-- Data provided --
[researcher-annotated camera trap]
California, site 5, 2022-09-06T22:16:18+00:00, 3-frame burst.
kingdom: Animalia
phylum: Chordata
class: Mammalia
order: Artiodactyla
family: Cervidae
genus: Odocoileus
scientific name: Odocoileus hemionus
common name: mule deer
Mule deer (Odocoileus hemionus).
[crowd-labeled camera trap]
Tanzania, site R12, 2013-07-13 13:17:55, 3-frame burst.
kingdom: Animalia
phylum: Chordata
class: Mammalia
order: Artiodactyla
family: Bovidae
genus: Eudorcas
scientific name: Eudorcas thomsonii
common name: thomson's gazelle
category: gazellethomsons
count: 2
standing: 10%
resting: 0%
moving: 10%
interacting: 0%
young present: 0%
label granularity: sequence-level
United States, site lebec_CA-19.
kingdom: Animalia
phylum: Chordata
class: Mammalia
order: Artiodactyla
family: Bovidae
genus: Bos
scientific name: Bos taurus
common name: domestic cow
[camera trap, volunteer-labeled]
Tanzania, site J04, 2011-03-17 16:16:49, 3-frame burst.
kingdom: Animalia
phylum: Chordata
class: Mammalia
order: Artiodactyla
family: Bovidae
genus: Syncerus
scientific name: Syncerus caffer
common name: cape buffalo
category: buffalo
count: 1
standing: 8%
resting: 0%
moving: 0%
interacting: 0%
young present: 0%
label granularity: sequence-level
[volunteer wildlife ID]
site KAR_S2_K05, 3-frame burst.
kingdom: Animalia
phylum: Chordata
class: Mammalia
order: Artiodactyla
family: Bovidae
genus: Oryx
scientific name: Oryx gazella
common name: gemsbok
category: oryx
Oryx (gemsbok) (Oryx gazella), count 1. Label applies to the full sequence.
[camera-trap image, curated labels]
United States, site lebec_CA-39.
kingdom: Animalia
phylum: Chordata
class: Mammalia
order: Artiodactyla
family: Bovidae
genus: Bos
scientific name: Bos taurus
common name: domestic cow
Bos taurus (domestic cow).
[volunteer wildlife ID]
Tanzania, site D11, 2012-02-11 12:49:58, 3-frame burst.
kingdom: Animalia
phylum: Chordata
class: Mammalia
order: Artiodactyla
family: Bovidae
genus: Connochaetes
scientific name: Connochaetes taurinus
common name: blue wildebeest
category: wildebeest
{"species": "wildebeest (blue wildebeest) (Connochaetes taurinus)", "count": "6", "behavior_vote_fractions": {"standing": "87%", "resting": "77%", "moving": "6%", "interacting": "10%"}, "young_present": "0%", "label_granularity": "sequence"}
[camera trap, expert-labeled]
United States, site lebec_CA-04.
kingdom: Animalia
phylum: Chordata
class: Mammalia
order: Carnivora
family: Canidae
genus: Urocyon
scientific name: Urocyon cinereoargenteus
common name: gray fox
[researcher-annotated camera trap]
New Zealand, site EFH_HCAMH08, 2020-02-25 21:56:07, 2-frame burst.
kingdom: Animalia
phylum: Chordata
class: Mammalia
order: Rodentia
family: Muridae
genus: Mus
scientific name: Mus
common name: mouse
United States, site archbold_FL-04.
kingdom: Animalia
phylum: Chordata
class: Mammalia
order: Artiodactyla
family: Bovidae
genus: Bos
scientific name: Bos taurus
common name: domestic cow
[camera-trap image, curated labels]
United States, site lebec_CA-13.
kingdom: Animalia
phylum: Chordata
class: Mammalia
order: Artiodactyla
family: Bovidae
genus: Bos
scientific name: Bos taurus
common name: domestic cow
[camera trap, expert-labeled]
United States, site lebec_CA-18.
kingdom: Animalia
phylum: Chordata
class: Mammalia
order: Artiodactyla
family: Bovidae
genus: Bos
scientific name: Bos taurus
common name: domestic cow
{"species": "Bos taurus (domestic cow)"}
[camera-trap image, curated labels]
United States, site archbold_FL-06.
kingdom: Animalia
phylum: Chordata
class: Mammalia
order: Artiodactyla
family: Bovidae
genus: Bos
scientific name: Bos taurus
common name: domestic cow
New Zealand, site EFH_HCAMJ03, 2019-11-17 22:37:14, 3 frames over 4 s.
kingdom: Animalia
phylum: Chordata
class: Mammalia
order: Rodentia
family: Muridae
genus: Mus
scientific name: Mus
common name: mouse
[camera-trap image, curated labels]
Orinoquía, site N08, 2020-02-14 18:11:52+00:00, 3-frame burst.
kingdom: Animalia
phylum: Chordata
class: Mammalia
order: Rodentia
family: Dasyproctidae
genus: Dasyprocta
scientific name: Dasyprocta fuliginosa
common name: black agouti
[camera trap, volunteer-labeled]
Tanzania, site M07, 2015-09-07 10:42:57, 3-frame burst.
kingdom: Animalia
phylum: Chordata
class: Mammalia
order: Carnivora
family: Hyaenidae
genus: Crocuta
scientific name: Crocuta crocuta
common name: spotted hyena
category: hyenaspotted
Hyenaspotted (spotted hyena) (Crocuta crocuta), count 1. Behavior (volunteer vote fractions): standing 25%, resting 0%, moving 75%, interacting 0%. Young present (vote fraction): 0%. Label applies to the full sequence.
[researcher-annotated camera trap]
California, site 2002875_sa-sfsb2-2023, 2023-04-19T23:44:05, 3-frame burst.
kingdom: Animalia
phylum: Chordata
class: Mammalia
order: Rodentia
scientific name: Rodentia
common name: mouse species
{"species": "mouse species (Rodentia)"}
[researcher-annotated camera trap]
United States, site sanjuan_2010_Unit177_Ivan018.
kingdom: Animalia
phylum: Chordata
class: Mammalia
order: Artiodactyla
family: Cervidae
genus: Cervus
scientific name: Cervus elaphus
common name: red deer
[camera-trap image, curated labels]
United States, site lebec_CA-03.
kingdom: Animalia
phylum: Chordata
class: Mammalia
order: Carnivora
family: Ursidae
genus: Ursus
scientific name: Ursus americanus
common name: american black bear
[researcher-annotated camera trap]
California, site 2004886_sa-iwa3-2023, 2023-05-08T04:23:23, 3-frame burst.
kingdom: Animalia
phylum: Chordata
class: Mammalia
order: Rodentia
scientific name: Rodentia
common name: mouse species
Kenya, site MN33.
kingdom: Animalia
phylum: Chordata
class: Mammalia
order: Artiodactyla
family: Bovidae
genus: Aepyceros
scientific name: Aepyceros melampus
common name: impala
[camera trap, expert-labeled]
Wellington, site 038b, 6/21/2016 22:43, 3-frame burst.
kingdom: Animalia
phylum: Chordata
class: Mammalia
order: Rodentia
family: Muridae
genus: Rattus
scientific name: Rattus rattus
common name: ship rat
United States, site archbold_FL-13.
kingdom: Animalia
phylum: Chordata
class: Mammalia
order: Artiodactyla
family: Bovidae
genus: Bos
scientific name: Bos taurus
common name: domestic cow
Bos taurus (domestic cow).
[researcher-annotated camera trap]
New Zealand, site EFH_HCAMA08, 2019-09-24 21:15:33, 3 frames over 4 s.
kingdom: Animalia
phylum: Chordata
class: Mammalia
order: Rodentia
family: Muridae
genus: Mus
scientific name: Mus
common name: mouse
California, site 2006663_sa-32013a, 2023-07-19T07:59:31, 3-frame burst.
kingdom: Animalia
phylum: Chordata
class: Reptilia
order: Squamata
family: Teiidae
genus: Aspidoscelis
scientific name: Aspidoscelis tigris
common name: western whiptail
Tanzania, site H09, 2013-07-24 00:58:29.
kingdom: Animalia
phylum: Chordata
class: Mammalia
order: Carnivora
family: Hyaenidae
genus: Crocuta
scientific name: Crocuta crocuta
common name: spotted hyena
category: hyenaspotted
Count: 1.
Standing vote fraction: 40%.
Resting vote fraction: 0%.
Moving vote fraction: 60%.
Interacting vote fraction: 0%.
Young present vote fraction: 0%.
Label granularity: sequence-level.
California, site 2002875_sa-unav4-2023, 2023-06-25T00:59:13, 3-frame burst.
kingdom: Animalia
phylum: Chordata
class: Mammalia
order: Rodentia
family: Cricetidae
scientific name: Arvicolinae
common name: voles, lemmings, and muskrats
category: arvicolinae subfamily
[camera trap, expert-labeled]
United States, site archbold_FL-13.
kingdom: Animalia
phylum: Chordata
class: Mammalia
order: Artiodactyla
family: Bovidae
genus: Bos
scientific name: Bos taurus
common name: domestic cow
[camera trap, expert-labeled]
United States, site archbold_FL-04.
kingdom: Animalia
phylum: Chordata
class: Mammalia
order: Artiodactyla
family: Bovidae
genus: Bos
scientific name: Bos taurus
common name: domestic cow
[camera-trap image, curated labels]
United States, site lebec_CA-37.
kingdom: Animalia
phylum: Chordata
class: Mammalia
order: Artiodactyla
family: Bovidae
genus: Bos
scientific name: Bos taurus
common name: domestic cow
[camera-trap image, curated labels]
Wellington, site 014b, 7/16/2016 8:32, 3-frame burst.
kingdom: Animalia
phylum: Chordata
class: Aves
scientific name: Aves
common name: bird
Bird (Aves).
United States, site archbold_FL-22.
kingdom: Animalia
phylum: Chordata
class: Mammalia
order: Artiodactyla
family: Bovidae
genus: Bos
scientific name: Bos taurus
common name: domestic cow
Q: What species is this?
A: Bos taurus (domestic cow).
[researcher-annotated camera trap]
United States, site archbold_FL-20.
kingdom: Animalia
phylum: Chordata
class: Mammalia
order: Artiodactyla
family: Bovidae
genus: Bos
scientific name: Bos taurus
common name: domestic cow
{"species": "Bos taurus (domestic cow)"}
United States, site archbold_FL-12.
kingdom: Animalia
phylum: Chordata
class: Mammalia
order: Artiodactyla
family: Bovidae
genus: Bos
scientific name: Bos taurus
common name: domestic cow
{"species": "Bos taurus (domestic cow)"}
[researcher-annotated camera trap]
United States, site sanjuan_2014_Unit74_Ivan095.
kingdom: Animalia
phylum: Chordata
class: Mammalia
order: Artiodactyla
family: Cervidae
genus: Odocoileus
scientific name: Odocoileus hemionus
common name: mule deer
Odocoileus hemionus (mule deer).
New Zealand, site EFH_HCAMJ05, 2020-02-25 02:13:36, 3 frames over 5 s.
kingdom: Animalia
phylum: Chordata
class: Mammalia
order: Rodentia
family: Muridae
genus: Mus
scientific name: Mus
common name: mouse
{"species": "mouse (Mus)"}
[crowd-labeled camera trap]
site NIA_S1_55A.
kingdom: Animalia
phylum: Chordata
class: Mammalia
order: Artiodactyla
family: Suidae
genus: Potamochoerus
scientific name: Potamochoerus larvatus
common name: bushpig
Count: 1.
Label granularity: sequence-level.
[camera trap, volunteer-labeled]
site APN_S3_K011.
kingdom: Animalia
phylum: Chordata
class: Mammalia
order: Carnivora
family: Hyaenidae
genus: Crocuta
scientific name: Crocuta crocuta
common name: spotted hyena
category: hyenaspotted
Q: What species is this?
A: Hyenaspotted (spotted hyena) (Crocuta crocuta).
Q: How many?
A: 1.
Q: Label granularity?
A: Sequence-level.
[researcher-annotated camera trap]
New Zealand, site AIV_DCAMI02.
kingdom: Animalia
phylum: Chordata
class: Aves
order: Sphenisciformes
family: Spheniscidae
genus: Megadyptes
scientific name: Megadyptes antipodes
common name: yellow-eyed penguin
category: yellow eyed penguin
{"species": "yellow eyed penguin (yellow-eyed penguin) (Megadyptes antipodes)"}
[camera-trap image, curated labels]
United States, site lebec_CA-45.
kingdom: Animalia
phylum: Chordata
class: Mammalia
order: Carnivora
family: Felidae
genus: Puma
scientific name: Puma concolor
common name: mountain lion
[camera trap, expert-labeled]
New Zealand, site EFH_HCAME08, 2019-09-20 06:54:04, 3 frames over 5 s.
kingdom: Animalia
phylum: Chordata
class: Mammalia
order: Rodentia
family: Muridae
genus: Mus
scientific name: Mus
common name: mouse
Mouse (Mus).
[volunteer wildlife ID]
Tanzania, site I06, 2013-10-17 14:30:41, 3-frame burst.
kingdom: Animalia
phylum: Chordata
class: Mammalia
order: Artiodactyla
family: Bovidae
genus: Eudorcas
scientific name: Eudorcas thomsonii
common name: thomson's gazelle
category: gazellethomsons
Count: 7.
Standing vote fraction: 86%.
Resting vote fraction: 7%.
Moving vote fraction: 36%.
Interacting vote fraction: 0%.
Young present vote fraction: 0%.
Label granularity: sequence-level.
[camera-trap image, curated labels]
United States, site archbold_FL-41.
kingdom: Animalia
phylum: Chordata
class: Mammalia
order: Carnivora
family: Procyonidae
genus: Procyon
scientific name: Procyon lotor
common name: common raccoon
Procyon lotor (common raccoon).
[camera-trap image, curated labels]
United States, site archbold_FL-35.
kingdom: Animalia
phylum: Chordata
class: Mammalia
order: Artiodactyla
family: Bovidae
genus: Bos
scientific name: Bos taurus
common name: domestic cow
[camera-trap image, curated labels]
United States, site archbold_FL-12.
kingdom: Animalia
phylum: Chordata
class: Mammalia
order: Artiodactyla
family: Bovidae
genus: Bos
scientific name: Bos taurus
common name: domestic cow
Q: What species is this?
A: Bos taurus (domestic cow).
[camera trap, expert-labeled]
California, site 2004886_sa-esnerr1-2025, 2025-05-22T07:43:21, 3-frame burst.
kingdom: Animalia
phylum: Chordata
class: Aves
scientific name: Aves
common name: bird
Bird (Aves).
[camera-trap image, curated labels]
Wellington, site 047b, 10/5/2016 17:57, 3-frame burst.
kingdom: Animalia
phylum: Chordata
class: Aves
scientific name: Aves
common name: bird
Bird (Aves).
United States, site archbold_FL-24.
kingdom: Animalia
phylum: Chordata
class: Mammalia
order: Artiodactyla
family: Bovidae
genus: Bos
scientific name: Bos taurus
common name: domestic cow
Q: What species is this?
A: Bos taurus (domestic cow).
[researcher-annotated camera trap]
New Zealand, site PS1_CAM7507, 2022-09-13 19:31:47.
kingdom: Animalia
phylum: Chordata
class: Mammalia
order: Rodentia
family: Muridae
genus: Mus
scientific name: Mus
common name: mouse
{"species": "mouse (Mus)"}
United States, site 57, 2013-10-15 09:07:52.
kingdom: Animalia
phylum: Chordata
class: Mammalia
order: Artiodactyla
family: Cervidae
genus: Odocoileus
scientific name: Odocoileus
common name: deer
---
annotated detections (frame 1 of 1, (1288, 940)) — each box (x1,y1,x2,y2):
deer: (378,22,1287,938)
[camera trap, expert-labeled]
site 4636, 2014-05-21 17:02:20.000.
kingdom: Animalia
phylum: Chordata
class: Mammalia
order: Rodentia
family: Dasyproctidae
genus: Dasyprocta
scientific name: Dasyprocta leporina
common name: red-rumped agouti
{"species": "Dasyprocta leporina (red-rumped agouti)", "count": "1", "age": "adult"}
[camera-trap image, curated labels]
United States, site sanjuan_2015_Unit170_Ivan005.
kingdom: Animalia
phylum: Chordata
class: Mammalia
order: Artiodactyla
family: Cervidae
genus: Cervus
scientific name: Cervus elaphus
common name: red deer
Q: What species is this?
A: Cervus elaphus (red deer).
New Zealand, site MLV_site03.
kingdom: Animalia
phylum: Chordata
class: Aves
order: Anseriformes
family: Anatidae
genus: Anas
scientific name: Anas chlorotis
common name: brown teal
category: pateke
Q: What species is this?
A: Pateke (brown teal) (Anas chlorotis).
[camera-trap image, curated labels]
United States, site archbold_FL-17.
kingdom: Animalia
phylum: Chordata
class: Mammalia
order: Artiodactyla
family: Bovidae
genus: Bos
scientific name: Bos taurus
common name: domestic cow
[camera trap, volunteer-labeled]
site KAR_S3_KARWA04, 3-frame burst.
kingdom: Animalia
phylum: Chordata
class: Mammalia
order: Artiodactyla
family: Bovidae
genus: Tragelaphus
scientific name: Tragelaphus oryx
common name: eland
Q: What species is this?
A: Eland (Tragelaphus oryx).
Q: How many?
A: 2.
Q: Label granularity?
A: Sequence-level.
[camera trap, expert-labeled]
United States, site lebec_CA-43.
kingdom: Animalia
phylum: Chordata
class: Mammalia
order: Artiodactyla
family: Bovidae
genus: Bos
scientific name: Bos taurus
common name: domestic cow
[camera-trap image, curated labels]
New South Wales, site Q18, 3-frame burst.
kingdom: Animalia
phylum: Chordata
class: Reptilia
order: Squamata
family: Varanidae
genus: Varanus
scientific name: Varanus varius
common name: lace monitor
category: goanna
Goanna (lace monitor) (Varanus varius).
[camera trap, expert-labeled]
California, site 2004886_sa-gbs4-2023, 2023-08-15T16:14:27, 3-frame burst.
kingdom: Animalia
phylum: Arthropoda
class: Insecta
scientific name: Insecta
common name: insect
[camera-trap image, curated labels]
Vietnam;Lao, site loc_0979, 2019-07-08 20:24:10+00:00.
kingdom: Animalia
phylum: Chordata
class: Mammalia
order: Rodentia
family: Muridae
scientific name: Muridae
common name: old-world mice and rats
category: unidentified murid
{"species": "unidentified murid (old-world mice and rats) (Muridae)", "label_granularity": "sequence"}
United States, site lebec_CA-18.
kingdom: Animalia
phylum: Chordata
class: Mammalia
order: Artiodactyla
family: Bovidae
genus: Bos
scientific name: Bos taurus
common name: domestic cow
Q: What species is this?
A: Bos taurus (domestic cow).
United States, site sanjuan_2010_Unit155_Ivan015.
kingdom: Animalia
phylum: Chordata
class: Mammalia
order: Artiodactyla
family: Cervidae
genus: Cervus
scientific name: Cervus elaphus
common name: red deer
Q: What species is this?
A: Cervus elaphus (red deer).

-- Problem requirements --
From the line with "phylum: Arthropoda" to the last line of the material, give every line again exactly, and only those lines.

-- Solution for this exercise --
phylum: Arthropoda
class: Insecta
scientific name: Insecta
common name: insect
[camera-trap image, curated labels]
Vietnam;Lao, site loc_0979, 2019-07-08 20:24:10+00:00.
kingdom: Animalia
phylum: Chordata
class: Mammalia
order: Rodentia
family: Muridae
scientific name: Muridae
common name: old-world mice and rats
category: unidentified murid
{"species": "unidentified murid (old-world mice and rats) (Muridae)", "label_granularity": "sequence"}
United States, site lebec_CA-18.
kingdom: Animalia
phylum: Chordata
class: Mammalia
order: Artiodactyla
family: Bovidae
genus: Bos
scientific name: Bos taurus
common name: domestic cow
Q: What species is this?
A: Bos taurus (domestic cow).
United States, site sanjuan_2010_Unit155_Ivan015.
kingdom: Animalia
phylum: Chordata
class: Mammalia
order: Artiodactyla
family: Cervidae
genus: Cervus
scientific name: Cervus elaphus
common name: red deer
Q: What species is this?
A: Cervus elaphus (red deer).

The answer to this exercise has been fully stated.